Toko-toko tersebut tersebar di seluruh komune, kelurahan, dan zona khusus, dan secara memadai memasok kebutuhan produksi, bisnis, dan konsumsi masyarakat.
Baru-baru ini, selain menjual bensin RON95 dan E5RON92, beberapa SPBU telah mempelopori penjualan bahan bakar ramah lingkungan seperti bensin E10RON95 dan diesel standar Euro 5. Banyak dari SPBU tersebut telah menerapkan opsi ini di SPBU mereka sejak Agustus 2025.

Menurut perwakilan dari Departemen Perindustrian dan Perdagangan Hai Phong, pada tanggal 27 Mei, unit tersebut berkoordinasi dengan Departemen Sains dan Teknologi untuk melakukan survei terhadap beberapa stasiun bensin ritel dan depot bahan bakar yang langsung mencampur bensin E10.
Dari tanggal 1 Mei hingga 26 Mei, depot minyak bumi Dinh Vu mengoperasikan proses pencampuran yang memenuhi standar yang dipublikasikan, dan volume bensin E10 yang terjual mencapai lebih dari 13.500 m3, lebih dari dua kali lipat volume produk bensin lainnya.

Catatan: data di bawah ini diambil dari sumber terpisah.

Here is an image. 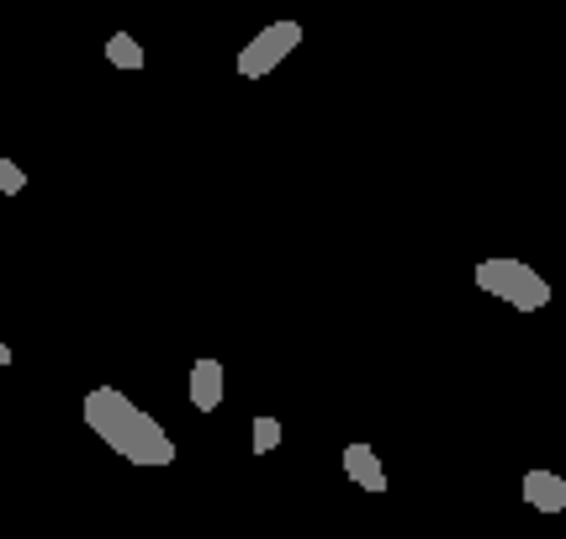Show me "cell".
I'll return each instance as SVG.
<instances>
[{
  "label": "cell",
  "mask_w": 566,
  "mask_h": 539,
  "mask_svg": "<svg viewBox=\"0 0 566 539\" xmlns=\"http://www.w3.org/2000/svg\"><path fill=\"white\" fill-rule=\"evenodd\" d=\"M80 418H85V429L96 434L106 450H117L127 466H144V471H165L175 466V440L165 434V423L154 413H144L138 402L117 387H91L85 402H80Z\"/></svg>",
  "instance_id": "1"
},
{
  "label": "cell",
  "mask_w": 566,
  "mask_h": 539,
  "mask_svg": "<svg viewBox=\"0 0 566 539\" xmlns=\"http://www.w3.org/2000/svg\"><path fill=\"white\" fill-rule=\"evenodd\" d=\"M476 286L497 302H509L514 313H545L551 307V281L524 260H482L476 265Z\"/></svg>",
  "instance_id": "2"
},
{
  "label": "cell",
  "mask_w": 566,
  "mask_h": 539,
  "mask_svg": "<svg viewBox=\"0 0 566 539\" xmlns=\"http://www.w3.org/2000/svg\"><path fill=\"white\" fill-rule=\"evenodd\" d=\"M302 49V22H271L265 32H254L244 49H239V74L244 80H265L275 64H286Z\"/></svg>",
  "instance_id": "3"
},
{
  "label": "cell",
  "mask_w": 566,
  "mask_h": 539,
  "mask_svg": "<svg viewBox=\"0 0 566 539\" xmlns=\"http://www.w3.org/2000/svg\"><path fill=\"white\" fill-rule=\"evenodd\" d=\"M518 492L535 514H566V476H556V471H524Z\"/></svg>",
  "instance_id": "4"
},
{
  "label": "cell",
  "mask_w": 566,
  "mask_h": 539,
  "mask_svg": "<svg viewBox=\"0 0 566 539\" xmlns=\"http://www.w3.org/2000/svg\"><path fill=\"white\" fill-rule=\"evenodd\" d=\"M345 476L366 492H387V471H381V455L370 444H345Z\"/></svg>",
  "instance_id": "5"
},
{
  "label": "cell",
  "mask_w": 566,
  "mask_h": 539,
  "mask_svg": "<svg viewBox=\"0 0 566 539\" xmlns=\"http://www.w3.org/2000/svg\"><path fill=\"white\" fill-rule=\"evenodd\" d=\"M191 408L197 413H218L222 408V360H197L191 366Z\"/></svg>",
  "instance_id": "6"
},
{
  "label": "cell",
  "mask_w": 566,
  "mask_h": 539,
  "mask_svg": "<svg viewBox=\"0 0 566 539\" xmlns=\"http://www.w3.org/2000/svg\"><path fill=\"white\" fill-rule=\"evenodd\" d=\"M106 59H112L117 70H144V49H138L133 32H112V38H106Z\"/></svg>",
  "instance_id": "7"
},
{
  "label": "cell",
  "mask_w": 566,
  "mask_h": 539,
  "mask_svg": "<svg viewBox=\"0 0 566 539\" xmlns=\"http://www.w3.org/2000/svg\"><path fill=\"white\" fill-rule=\"evenodd\" d=\"M249 429H254V455H271V450H281V418L260 413Z\"/></svg>",
  "instance_id": "8"
},
{
  "label": "cell",
  "mask_w": 566,
  "mask_h": 539,
  "mask_svg": "<svg viewBox=\"0 0 566 539\" xmlns=\"http://www.w3.org/2000/svg\"><path fill=\"white\" fill-rule=\"evenodd\" d=\"M22 191H27V175H22V165L0 154V197H22Z\"/></svg>",
  "instance_id": "9"
},
{
  "label": "cell",
  "mask_w": 566,
  "mask_h": 539,
  "mask_svg": "<svg viewBox=\"0 0 566 539\" xmlns=\"http://www.w3.org/2000/svg\"><path fill=\"white\" fill-rule=\"evenodd\" d=\"M0 366H11V344H0Z\"/></svg>",
  "instance_id": "10"
}]
</instances>
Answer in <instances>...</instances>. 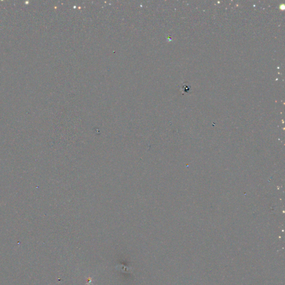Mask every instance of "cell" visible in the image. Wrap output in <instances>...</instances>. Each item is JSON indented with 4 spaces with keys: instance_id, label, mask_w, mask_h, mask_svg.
<instances>
[{
    "instance_id": "cell-1",
    "label": "cell",
    "mask_w": 285,
    "mask_h": 285,
    "mask_svg": "<svg viewBox=\"0 0 285 285\" xmlns=\"http://www.w3.org/2000/svg\"><path fill=\"white\" fill-rule=\"evenodd\" d=\"M180 90L182 94H189L192 92V86L188 82H182Z\"/></svg>"
}]
</instances>
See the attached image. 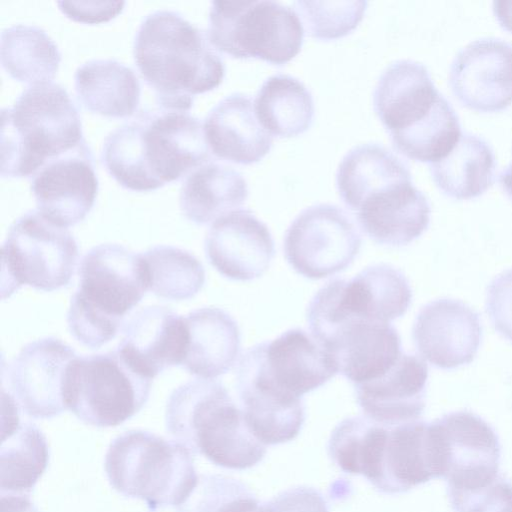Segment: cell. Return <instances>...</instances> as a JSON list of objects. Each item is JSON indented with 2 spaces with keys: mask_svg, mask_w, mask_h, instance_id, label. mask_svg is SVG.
<instances>
[{
  "mask_svg": "<svg viewBox=\"0 0 512 512\" xmlns=\"http://www.w3.org/2000/svg\"><path fill=\"white\" fill-rule=\"evenodd\" d=\"M410 179V169L402 159L384 145L372 142L351 148L336 172L339 195L353 212L370 195Z\"/></svg>",
  "mask_w": 512,
  "mask_h": 512,
  "instance_id": "30",
  "label": "cell"
},
{
  "mask_svg": "<svg viewBox=\"0 0 512 512\" xmlns=\"http://www.w3.org/2000/svg\"><path fill=\"white\" fill-rule=\"evenodd\" d=\"M486 310L494 328L512 341V269L502 272L490 283Z\"/></svg>",
  "mask_w": 512,
  "mask_h": 512,
  "instance_id": "40",
  "label": "cell"
},
{
  "mask_svg": "<svg viewBox=\"0 0 512 512\" xmlns=\"http://www.w3.org/2000/svg\"><path fill=\"white\" fill-rule=\"evenodd\" d=\"M428 369L413 354H403L381 376L354 385L358 405L366 417L383 425L418 420L425 408Z\"/></svg>",
  "mask_w": 512,
  "mask_h": 512,
  "instance_id": "22",
  "label": "cell"
},
{
  "mask_svg": "<svg viewBox=\"0 0 512 512\" xmlns=\"http://www.w3.org/2000/svg\"><path fill=\"white\" fill-rule=\"evenodd\" d=\"M1 494H29L47 468L49 448L44 434L19 421V407L2 390Z\"/></svg>",
  "mask_w": 512,
  "mask_h": 512,
  "instance_id": "26",
  "label": "cell"
},
{
  "mask_svg": "<svg viewBox=\"0 0 512 512\" xmlns=\"http://www.w3.org/2000/svg\"><path fill=\"white\" fill-rule=\"evenodd\" d=\"M188 345L181 366L190 374L214 379L227 373L240 354L237 322L226 311L204 307L186 317Z\"/></svg>",
  "mask_w": 512,
  "mask_h": 512,
  "instance_id": "27",
  "label": "cell"
},
{
  "mask_svg": "<svg viewBox=\"0 0 512 512\" xmlns=\"http://www.w3.org/2000/svg\"><path fill=\"white\" fill-rule=\"evenodd\" d=\"M258 507V501L248 490H245L227 500L215 512H256Z\"/></svg>",
  "mask_w": 512,
  "mask_h": 512,
  "instance_id": "43",
  "label": "cell"
},
{
  "mask_svg": "<svg viewBox=\"0 0 512 512\" xmlns=\"http://www.w3.org/2000/svg\"><path fill=\"white\" fill-rule=\"evenodd\" d=\"M500 182L506 193L512 199V162L505 170L501 172Z\"/></svg>",
  "mask_w": 512,
  "mask_h": 512,
  "instance_id": "46",
  "label": "cell"
},
{
  "mask_svg": "<svg viewBox=\"0 0 512 512\" xmlns=\"http://www.w3.org/2000/svg\"><path fill=\"white\" fill-rule=\"evenodd\" d=\"M342 299L353 314L383 323L402 317L412 301L406 276L388 264L369 266L343 280Z\"/></svg>",
  "mask_w": 512,
  "mask_h": 512,
  "instance_id": "31",
  "label": "cell"
},
{
  "mask_svg": "<svg viewBox=\"0 0 512 512\" xmlns=\"http://www.w3.org/2000/svg\"><path fill=\"white\" fill-rule=\"evenodd\" d=\"M149 290L168 300L194 297L205 283V271L191 253L174 246L158 245L142 254Z\"/></svg>",
  "mask_w": 512,
  "mask_h": 512,
  "instance_id": "36",
  "label": "cell"
},
{
  "mask_svg": "<svg viewBox=\"0 0 512 512\" xmlns=\"http://www.w3.org/2000/svg\"><path fill=\"white\" fill-rule=\"evenodd\" d=\"M204 247L210 264L235 281L261 277L275 255L270 230L248 209H236L216 219Z\"/></svg>",
  "mask_w": 512,
  "mask_h": 512,
  "instance_id": "18",
  "label": "cell"
},
{
  "mask_svg": "<svg viewBox=\"0 0 512 512\" xmlns=\"http://www.w3.org/2000/svg\"><path fill=\"white\" fill-rule=\"evenodd\" d=\"M122 334L117 349L152 379L184 360L188 345L186 319L168 307L139 309L124 321Z\"/></svg>",
  "mask_w": 512,
  "mask_h": 512,
  "instance_id": "20",
  "label": "cell"
},
{
  "mask_svg": "<svg viewBox=\"0 0 512 512\" xmlns=\"http://www.w3.org/2000/svg\"><path fill=\"white\" fill-rule=\"evenodd\" d=\"M447 493L455 512H512V483L501 475L484 486Z\"/></svg>",
  "mask_w": 512,
  "mask_h": 512,
  "instance_id": "38",
  "label": "cell"
},
{
  "mask_svg": "<svg viewBox=\"0 0 512 512\" xmlns=\"http://www.w3.org/2000/svg\"><path fill=\"white\" fill-rule=\"evenodd\" d=\"M263 370L281 392L302 398L338 373L332 357L315 338L302 329L283 332L270 342L258 344Z\"/></svg>",
  "mask_w": 512,
  "mask_h": 512,
  "instance_id": "21",
  "label": "cell"
},
{
  "mask_svg": "<svg viewBox=\"0 0 512 512\" xmlns=\"http://www.w3.org/2000/svg\"><path fill=\"white\" fill-rule=\"evenodd\" d=\"M306 318L311 335L353 385L381 376L403 353L397 330L390 323L350 313L340 302L334 280L313 296Z\"/></svg>",
  "mask_w": 512,
  "mask_h": 512,
  "instance_id": "7",
  "label": "cell"
},
{
  "mask_svg": "<svg viewBox=\"0 0 512 512\" xmlns=\"http://www.w3.org/2000/svg\"><path fill=\"white\" fill-rule=\"evenodd\" d=\"M61 12L76 22L95 24L110 21L120 14L124 1H58Z\"/></svg>",
  "mask_w": 512,
  "mask_h": 512,
  "instance_id": "42",
  "label": "cell"
},
{
  "mask_svg": "<svg viewBox=\"0 0 512 512\" xmlns=\"http://www.w3.org/2000/svg\"><path fill=\"white\" fill-rule=\"evenodd\" d=\"M430 167L435 183L444 193L469 199L482 194L493 183L496 159L483 138L462 133L454 148Z\"/></svg>",
  "mask_w": 512,
  "mask_h": 512,
  "instance_id": "32",
  "label": "cell"
},
{
  "mask_svg": "<svg viewBox=\"0 0 512 512\" xmlns=\"http://www.w3.org/2000/svg\"><path fill=\"white\" fill-rule=\"evenodd\" d=\"M152 378L140 372L117 349L77 357L67 381V408L95 427L118 426L147 402Z\"/></svg>",
  "mask_w": 512,
  "mask_h": 512,
  "instance_id": "10",
  "label": "cell"
},
{
  "mask_svg": "<svg viewBox=\"0 0 512 512\" xmlns=\"http://www.w3.org/2000/svg\"><path fill=\"white\" fill-rule=\"evenodd\" d=\"M247 197L248 185L239 171L209 160L186 176L179 206L188 220L203 225L236 210Z\"/></svg>",
  "mask_w": 512,
  "mask_h": 512,
  "instance_id": "28",
  "label": "cell"
},
{
  "mask_svg": "<svg viewBox=\"0 0 512 512\" xmlns=\"http://www.w3.org/2000/svg\"><path fill=\"white\" fill-rule=\"evenodd\" d=\"M256 512H329L323 496L309 487L283 491L269 502L259 505Z\"/></svg>",
  "mask_w": 512,
  "mask_h": 512,
  "instance_id": "41",
  "label": "cell"
},
{
  "mask_svg": "<svg viewBox=\"0 0 512 512\" xmlns=\"http://www.w3.org/2000/svg\"><path fill=\"white\" fill-rule=\"evenodd\" d=\"M84 141L79 111L68 91L52 81L30 85L11 107L1 109V176L31 177Z\"/></svg>",
  "mask_w": 512,
  "mask_h": 512,
  "instance_id": "5",
  "label": "cell"
},
{
  "mask_svg": "<svg viewBox=\"0 0 512 512\" xmlns=\"http://www.w3.org/2000/svg\"><path fill=\"white\" fill-rule=\"evenodd\" d=\"M362 237L349 215L330 203L303 209L285 232L284 255L289 265L311 280L347 269L358 255Z\"/></svg>",
  "mask_w": 512,
  "mask_h": 512,
  "instance_id": "11",
  "label": "cell"
},
{
  "mask_svg": "<svg viewBox=\"0 0 512 512\" xmlns=\"http://www.w3.org/2000/svg\"><path fill=\"white\" fill-rule=\"evenodd\" d=\"M247 490L231 478L220 475H201L188 499L176 508L177 512H215L223 503Z\"/></svg>",
  "mask_w": 512,
  "mask_h": 512,
  "instance_id": "39",
  "label": "cell"
},
{
  "mask_svg": "<svg viewBox=\"0 0 512 512\" xmlns=\"http://www.w3.org/2000/svg\"><path fill=\"white\" fill-rule=\"evenodd\" d=\"M354 212L361 230L371 240L399 247L427 229L431 209L424 193L410 179L370 195Z\"/></svg>",
  "mask_w": 512,
  "mask_h": 512,
  "instance_id": "23",
  "label": "cell"
},
{
  "mask_svg": "<svg viewBox=\"0 0 512 512\" xmlns=\"http://www.w3.org/2000/svg\"><path fill=\"white\" fill-rule=\"evenodd\" d=\"M77 261L78 246L67 227L38 209L26 212L2 245V299L23 285L47 292L67 286Z\"/></svg>",
  "mask_w": 512,
  "mask_h": 512,
  "instance_id": "9",
  "label": "cell"
},
{
  "mask_svg": "<svg viewBox=\"0 0 512 512\" xmlns=\"http://www.w3.org/2000/svg\"><path fill=\"white\" fill-rule=\"evenodd\" d=\"M309 35L322 40L343 37L362 20L368 2L353 1H295Z\"/></svg>",
  "mask_w": 512,
  "mask_h": 512,
  "instance_id": "37",
  "label": "cell"
},
{
  "mask_svg": "<svg viewBox=\"0 0 512 512\" xmlns=\"http://www.w3.org/2000/svg\"><path fill=\"white\" fill-rule=\"evenodd\" d=\"M135 64L160 108L189 112L194 97L221 84L225 64L207 33L172 10H156L140 23Z\"/></svg>",
  "mask_w": 512,
  "mask_h": 512,
  "instance_id": "2",
  "label": "cell"
},
{
  "mask_svg": "<svg viewBox=\"0 0 512 512\" xmlns=\"http://www.w3.org/2000/svg\"><path fill=\"white\" fill-rule=\"evenodd\" d=\"M149 290L142 254L119 244L91 248L79 267V288L71 304L123 325L125 316Z\"/></svg>",
  "mask_w": 512,
  "mask_h": 512,
  "instance_id": "12",
  "label": "cell"
},
{
  "mask_svg": "<svg viewBox=\"0 0 512 512\" xmlns=\"http://www.w3.org/2000/svg\"><path fill=\"white\" fill-rule=\"evenodd\" d=\"M373 105L393 147L410 159L431 164L445 157L462 135L456 112L420 62L389 64L374 88Z\"/></svg>",
  "mask_w": 512,
  "mask_h": 512,
  "instance_id": "3",
  "label": "cell"
},
{
  "mask_svg": "<svg viewBox=\"0 0 512 512\" xmlns=\"http://www.w3.org/2000/svg\"><path fill=\"white\" fill-rule=\"evenodd\" d=\"M493 10L501 25L512 32V1H495Z\"/></svg>",
  "mask_w": 512,
  "mask_h": 512,
  "instance_id": "45",
  "label": "cell"
},
{
  "mask_svg": "<svg viewBox=\"0 0 512 512\" xmlns=\"http://www.w3.org/2000/svg\"><path fill=\"white\" fill-rule=\"evenodd\" d=\"M253 106L263 128L279 137L305 132L312 124L315 111L312 94L303 82L281 73L263 82Z\"/></svg>",
  "mask_w": 512,
  "mask_h": 512,
  "instance_id": "33",
  "label": "cell"
},
{
  "mask_svg": "<svg viewBox=\"0 0 512 512\" xmlns=\"http://www.w3.org/2000/svg\"><path fill=\"white\" fill-rule=\"evenodd\" d=\"M454 94L478 111H497L512 103V44L486 37L474 40L454 57L449 73Z\"/></svg>",
  "mask_w": 512,
  "mask_h": 512,
  "instance_id": "17",
  "label": "cell"
},
{
  "mask_svg": "<svg viewBox=\"0 0 512 512\" xmlns=\"http://www.w3.org/2000/svg\"><path fill=\"white\" fill-rule=\"evenodd\" d=\"M105 472L118 493L143 500L151 511L177 508L199 479L185 446L144 430L126 431L110 443Z\"/></svg>",
  "mask_w": 512,
  "mask_h": 512,
  "instance_id": "6",
  "label": "cell"
},
{
  "mask_svg": "<svg viewBox=\"0 0 512 512\" xmlns=\"http://www.w3.org/2000/svg\"><path fill=\"white\" fill-rule=\"evenodd\" d=\"M108 173L132 191L156 190L211 160L201 121L187 111L143 109L104 139Z\"/></svg>",
  "mask_w": 512,
  "mask_h": 512,
  "instance_id": "1",
  "label": "cell"
},
{
  "mask_svg": "<svg viewBox=\"0 0 512 512\" xmlns=\"http://www.w3.org/2000/svg\"><path fill=\"white\" fill-rule=\"evenodd\" d=\"M447 488L474 489L496 478L501 446L494 429L469 411L446 414L430 423Z\"/></svg>",
  "mask_w": 512,
  "mask_h": 512,
  "instance_id": "13",
  "label": "cell"
},
{
  "mask_svg": "<svg viewBox=\"0 0 512 512\" xmlns=\"http://www.w3.org/2000/svg\"><path fill=\"white\" fill-rule=\"evenodd\" d=\"M165 425L173 440L220 467L247 469L266 453V446L249 430L242 409L213 379H194L177 387L167 401Z\"/></svg>",
  "mask_w": 512,
  "mask_h": 512,
  "instance_id": "4",
  "label": "cell"
},
{
  "mask_svg": "<svg viewBox=\"0 0 512 512\" xmlns=\"http://www.w3.org/2000/svg\"><path fill=\"white\" fill-rule=\"evenodd\" d=\"M207 36L234 58L283 65L300 51L304 29L297 13L272 0L212 1Z\"/></svg>",
  "mask_w": 512,
  "mask_h": 512,
  "instance_id": "8",
  "label": "cell"
},
{
  "mask_svg": "<svg viewBox=\"0 0 512 512\" xmlns=\"http://www.w3.org/2000/svg\"><path fill=\"white\" fill-rule=\"evenodd\" d=\"M387 431L366 416L346 418L332 431L329 454L341 470L363 475L378 489Z\"/></svg>",
  "mask_w": 512,
  "mask_h": 512,
  "instance_id": "35",
  "label": "cell"
},
{
  "mask_svg": "<svg viewBox=\"0 0 512 512\" xmlns=\"http://www.w3.org/2000/svg\"><path fill=\"white\" fill-rule=\"evenodd\" d=\"M439 477L437 446L430 424L414 420L388 425L378 490L402 493Z\"/></svg>",
  "mask_w": 512,
  "mask_h": 512,
  "instance_id": "25",
  "label": "cell"
},
{
  "mask_svg": "<svg viewBox=\"0 0 512 512\" xmlns=\"http://www.w3.org/2000/svg\"><path fill=\"white\" fill-rule=\"evenodd\" d=\"M235 382L245 421L259 442L280 444L299 434L305 420L302 399L275 388L251 348L239 358Z\"/></svg>",
  "mask_w": 512,
  "mask_h": 512,
  "instance_id": "16",
  "label": "cell"
},
{
  "mask_svg": "<svg viewBox=\"0 0 512 512\" xmlns=\"http://www.w3.org/2000/svg\"><path fill=\"white\" fill-rule=\"evenodd\" d=\"M412 336L423 358L435 367L453 369L473 361L482 327L478 314L465 303L439 299L420 310Z\"/></svg>",
  "mask_w": 512,
  "mask_h": 512,
  "instance_id": "19",
  "label": "cell"
},
{
  "mask_svg": "<svg viewBox=\"0 0 512 512\" xmlns=\"http://www.w3.org/2000/svg\"><path fill=\"white\" fill-rule=\"evenodd\" d=\"M30 183L37 208L45 216L64 227L84 220L98 192L94 157L86 140L48 161Z\"/></svg>",
  "mask_w": 512,
  "mask_h": 512,
  "instance_id": "15",
  "label": "cell"
},
{
  "mask_svg": "<svg viewBox=\"0 0 512 512\" xmlns=\"http://www.w3.org/2000/svg\"><path fill=\"white\" fill-rule=\"evenodd\" d=\"M74 350L54 337L26 344L8 367L9 393L32 418L48 419L67 408L66 389Z\"/></svg>",
  "mask_w": 512,
  "mask_h": 512,
  "instance_id": "14",
  "label": "cell"
},
{
  "mask_svg": "<svg viewBox=\"0 0 512 512\" xmlns=\"http://www.w3.org/2000/svg\"><path fill=\"white\" fill-rule=\"evenodd\" d=\"M204 133L211 152L236 164H253L271 149L272 135L259 123L249 95L234 92L207 114Z\"/></svg>",
  "mask_w": 512,
  "mask_h": 512,
  "instance_id": "24",
  "label": "cell"
},
{
  "mask_svg": "<svg viewBox=\"0 0 512 512\" xmlns=\"http://www.w3.org/2000/svg\"><path fill=\"white\" fill-rule=\"evenodd\" d=\"M79 101L89 111L111 118L132 116L139 105L141 86L135 72L114 59H91L74 74Z\"/></svg>",
  "mask_w": 512,
  "mask_h": 512,
  "instance_id": "29",
  "label": "cell"
},
{
  "mask_svg": "<svg viewBox=\"0 0 512 512\" xmlns=\"http://www.w3.org/2000/svg\"><path fill=\"white\" fill-rule=\"evenodd\" d=\"M2 512H39L27 494H1Z\"/></svg>",
  "mask_w": 512,
  "mask_h": 512,
  "instance_id": "44",
  "label": "cell"
},
{
  "mask_svg": "<svg viewBox=\"0 0 512 512\" xmlns=\"http://www.w3.org/2000/svg\"><path fill=\"white\" fill-rule=\"evenodd\" d=\"M1 63L15 80L35 85L51 82L61 62L55 41L39 26L15 24L0 38Z\"/></svg>",
  "mask_w": 512,
  "mask_h": 512,
  "instance_id": "34",
  "label": "cell"
}]
</instances>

Di beberapa SPBU yang telah mulai menjual bensin E10, terdapat banyak umpan balik positif mengenai penerapan bahan bakar ramah lingkungan tersebut.
Menurut statistik per tanggal 27 Mei, 100% pedagang grosir dan distributor di Hai Phong telah memulai operasi bisnis, dengan hampir 90% gerai ritel telah beralih ke bensin E10RON95. Diperkirakan pada tanggal 1 Juni, 100% dari semua SPBU akan menjual bensin E10RON95.
Pada konferensi pers tersebut, Bapak Phan Huy Thuc, Wakil Direktur Dinas Kesehatan Hai Phong, mengatakan bahwa unit tersebut sedang berkoordinasi secara mendesak dengan departemen dan lembaga terkait untuk mengembangkan rencana pelaksanaan Arahan 17 Perdana Menteri tentang penyelenggaraan pemeriksaan kesehatan berkala gratis bagi masyarakat.
Pemerintah daerah menerapkan model ilmiah untuk penjadwalan pemeriksaan medis berdasarkan delapan kelompok sasaran, dengan memprioritaskan veteran perang, lansia, penerima bantuan sosial, rumah tangga miskin, dan rumah tangga hampir miskin.
Hasil pemeriksaan akan dihubungkan untuk membentuk basis data kesehatan elektronik nasional. Warga Hai Phong akan memiliki rekam medis elektronik yang terintegrasi langsung ke dalam aplikasi VNeID, memungkinkan mereka untuk memantau kesehatan mereka kapan saja, di mana saja.